Sunday, April 17, 2011

Boy's Brain

I wish my son had a normal brain.

I’ve just finished reading a really great book called Delivered From Distraction, by Dr. Edward Hallowell, a very famous and very smart psychiatrist who studies and writes about and has Attention Deficit Disorder, or ADD. I read this book because my older son, Boy, has been diagnosed with ADHD (Attention Deficit Hyperactivity Disorder), and I went looking for some answers.

We probably knew all along that there was ADD/ADHD in the picture. Teachers have mentioned it over the years – along with other teachers who denied that Boy might have it. He didn’t always fit the profile. He can focus, sometimes, and other times, he can’t. We’ve brought him to therapists and counselors, sometimes at the point of pulling out our hair, trying to find out what was wrong with this kid? Why couldn’t he function like a normal child? They would talk to him, give him a few tests, and conclude, Meh, maybe he has ADD, maybe he doesn’t.

One kindergarten teacher told me, with sympathy in her voice, “I hate to tell you this, but your son may very well be a genius.” I cried about that. Another teacher scolded me, saying I’d better do something about his outbursts before my husband and I got sued by some other child’s parent. I cried about that, too.

And always, there was the sense that maybe it was just a discipline problem. If we structured his days, if we took away his privileges, if we punished him in just the right way, maybe he would straighten up and fly right. Sometimes it worked; mostly it didn’t.

Last year, I stumbled across a book about bi-polar disorder in children, and became very scared. A lot of symptoms described there were day to day occurrences in my kid.

Things came to a head this year, his eighth grade year, when he literally spent more time out of school – suspended for infraction after infraction – than he did in class. Rev and I took days off from work to stay home with him, or brought him with us to do his school work in an empty office. Finally, in February, I’d had enough, and on the same day I registered him for the public high school assignment process, I requested a transfer from his charter school to a public school. He would finish out the year in a regular high school, and probably repeat the grade before going on to high school. He was failing all of his classes, and was not even trying anymore. We got one day’s notice, and then he was going to another school.
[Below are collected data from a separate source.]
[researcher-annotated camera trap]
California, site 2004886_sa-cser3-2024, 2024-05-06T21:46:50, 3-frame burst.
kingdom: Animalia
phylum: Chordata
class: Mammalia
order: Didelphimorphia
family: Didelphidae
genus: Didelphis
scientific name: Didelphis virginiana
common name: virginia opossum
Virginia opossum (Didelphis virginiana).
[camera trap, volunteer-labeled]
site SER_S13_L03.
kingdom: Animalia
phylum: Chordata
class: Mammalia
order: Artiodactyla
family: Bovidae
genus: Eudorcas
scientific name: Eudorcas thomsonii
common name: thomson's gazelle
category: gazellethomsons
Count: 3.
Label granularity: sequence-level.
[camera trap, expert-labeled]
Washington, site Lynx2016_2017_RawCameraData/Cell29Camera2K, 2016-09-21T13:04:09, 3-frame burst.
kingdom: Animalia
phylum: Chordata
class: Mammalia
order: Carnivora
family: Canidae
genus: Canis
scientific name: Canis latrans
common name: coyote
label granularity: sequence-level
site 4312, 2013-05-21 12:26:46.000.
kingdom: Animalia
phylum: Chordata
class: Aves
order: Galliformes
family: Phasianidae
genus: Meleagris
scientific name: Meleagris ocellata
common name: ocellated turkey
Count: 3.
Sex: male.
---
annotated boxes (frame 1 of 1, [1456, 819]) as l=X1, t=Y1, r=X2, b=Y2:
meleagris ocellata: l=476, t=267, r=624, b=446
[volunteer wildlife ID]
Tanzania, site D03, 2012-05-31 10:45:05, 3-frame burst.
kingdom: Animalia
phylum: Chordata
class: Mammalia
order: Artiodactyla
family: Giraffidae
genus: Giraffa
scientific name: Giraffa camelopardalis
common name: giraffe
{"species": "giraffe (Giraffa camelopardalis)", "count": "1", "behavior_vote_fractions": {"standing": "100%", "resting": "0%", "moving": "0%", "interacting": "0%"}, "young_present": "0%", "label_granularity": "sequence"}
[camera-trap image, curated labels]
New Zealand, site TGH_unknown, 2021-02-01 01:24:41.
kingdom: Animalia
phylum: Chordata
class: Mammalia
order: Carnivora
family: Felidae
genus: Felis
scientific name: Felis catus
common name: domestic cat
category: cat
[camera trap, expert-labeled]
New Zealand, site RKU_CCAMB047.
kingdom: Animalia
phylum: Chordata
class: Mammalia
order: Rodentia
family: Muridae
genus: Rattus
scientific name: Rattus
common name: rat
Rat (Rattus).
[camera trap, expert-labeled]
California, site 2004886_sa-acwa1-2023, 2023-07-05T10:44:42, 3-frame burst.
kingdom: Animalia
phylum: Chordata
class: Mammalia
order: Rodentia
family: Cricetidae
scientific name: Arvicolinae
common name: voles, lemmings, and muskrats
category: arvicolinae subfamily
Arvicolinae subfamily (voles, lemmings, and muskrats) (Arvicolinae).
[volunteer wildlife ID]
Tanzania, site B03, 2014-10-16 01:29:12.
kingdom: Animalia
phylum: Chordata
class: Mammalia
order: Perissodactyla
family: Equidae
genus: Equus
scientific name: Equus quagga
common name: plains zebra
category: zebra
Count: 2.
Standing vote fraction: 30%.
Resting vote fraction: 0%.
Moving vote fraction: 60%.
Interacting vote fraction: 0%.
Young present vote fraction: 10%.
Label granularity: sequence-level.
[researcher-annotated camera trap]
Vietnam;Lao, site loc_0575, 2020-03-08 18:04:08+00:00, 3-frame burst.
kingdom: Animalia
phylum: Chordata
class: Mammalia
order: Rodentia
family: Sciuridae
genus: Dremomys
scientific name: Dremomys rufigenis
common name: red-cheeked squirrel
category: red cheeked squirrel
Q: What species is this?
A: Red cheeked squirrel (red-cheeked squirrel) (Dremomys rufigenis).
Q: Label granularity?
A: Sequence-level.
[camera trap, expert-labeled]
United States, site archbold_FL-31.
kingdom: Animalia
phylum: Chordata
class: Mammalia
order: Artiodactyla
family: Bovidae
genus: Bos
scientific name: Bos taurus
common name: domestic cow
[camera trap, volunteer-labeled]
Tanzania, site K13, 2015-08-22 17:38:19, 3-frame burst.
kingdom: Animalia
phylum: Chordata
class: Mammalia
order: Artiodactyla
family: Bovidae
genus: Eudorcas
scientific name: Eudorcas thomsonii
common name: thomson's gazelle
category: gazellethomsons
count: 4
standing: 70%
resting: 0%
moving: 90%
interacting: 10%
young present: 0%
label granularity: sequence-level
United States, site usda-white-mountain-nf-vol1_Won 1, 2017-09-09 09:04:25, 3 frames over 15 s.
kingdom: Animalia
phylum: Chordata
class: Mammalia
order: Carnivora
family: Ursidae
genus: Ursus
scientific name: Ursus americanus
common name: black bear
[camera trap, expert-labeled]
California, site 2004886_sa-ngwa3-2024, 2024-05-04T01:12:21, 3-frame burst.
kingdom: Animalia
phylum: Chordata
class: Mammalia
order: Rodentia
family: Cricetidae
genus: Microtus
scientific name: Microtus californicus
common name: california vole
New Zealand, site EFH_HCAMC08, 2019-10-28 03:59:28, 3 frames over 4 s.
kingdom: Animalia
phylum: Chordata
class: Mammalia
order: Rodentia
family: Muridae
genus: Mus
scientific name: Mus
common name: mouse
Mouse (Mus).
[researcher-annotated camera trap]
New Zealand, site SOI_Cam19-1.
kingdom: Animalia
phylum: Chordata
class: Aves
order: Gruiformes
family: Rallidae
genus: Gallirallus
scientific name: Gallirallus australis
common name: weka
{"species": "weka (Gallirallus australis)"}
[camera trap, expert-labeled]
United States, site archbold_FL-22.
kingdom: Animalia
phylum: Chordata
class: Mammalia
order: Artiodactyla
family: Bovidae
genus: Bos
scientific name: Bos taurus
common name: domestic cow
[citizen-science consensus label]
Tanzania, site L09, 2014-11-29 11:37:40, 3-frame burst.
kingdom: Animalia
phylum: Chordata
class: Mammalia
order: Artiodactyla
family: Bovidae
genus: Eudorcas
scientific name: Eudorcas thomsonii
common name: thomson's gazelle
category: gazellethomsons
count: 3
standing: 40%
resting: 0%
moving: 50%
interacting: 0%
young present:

A few days later, we took him for a five-hour neuropsychological exam (that had been scheduled since November). It took several weeks to get a result, but there we were, sitting with the psychologist, listening to her tell us that our son has ADHD. As I was soon to learn, Boy experiences the world through constant static. Sometimes he’s able to focus through the static and actually learn. Many times, however, the static takes over, and his mind drifts. As his pediatrician observed, he’s the ultimate multi-tasker; imagine how well he’ll do when the static goes away?

So what now? Now, I get on the merry-go-round of trying to find mental health professionals that are (1) accepting patients, (2) believers in both cognitive therapy and appropriate medication, and (3) covered by our insurance. In a “team approach” specialty – you can’t see a psychiatrist until you’ve seen a therapist, and only the psychiatrist can prescribe ADHD medication – you’re left trying to put together the team. Nobody says, Here’s a referral to a group; they’ll take care of you. You might as well just take out the Yellow Pages.

I’m supposed to entrust my kid and his special brain to some person I find on my own, through an Internet search or an advertisement in a parenting magazine or a list mailed to me by the pediatrician’s office.

Are you kidding me?

In the meantime, I’m reading Dr. Hallowell’s book and a few others, trying to figure out the day to day of dealing with my kid and his issues. I haven’t jumped on the oh, this is great, you have a magical brain, I wish I were that special! bandwagon that Dr. Hallowell espouses, but I’m also learning to cut the kid some slack. He’s fourteen, and there are some things that teenagers do: argue, procrastinate, sleep a lot, slack off on their homework, and so on. Friends of mine who have or have had fourteen-year-old sons have warned me about this toxic phase. But Boy is different, now. I have to help him find a way to be organized – because he never will on his own. I have to study his diet and sleep habits because there are things we can do to make his brain function better. And I have to remind myself, daily, that sometimes he’s dealing with a behavioral issue, not a discipline issue.

This is all new ground. I am happy that Boy is not bi-polar. I’m also relieved, profoundly relieved, that we finally have a working diagnosis, one that addresses both Boy’s strengths and his weaknesses (as opposed to years of being told only what bad thing Boy did each day). And I feel like I have a second chance to be a good mom, one who takes the time to take his side some of the time.

We’ll get him through this. We all need to learn some new tools, but eventually, he’ll be able to hear us clearly through the static. And then, who knows where that brain of his will take him?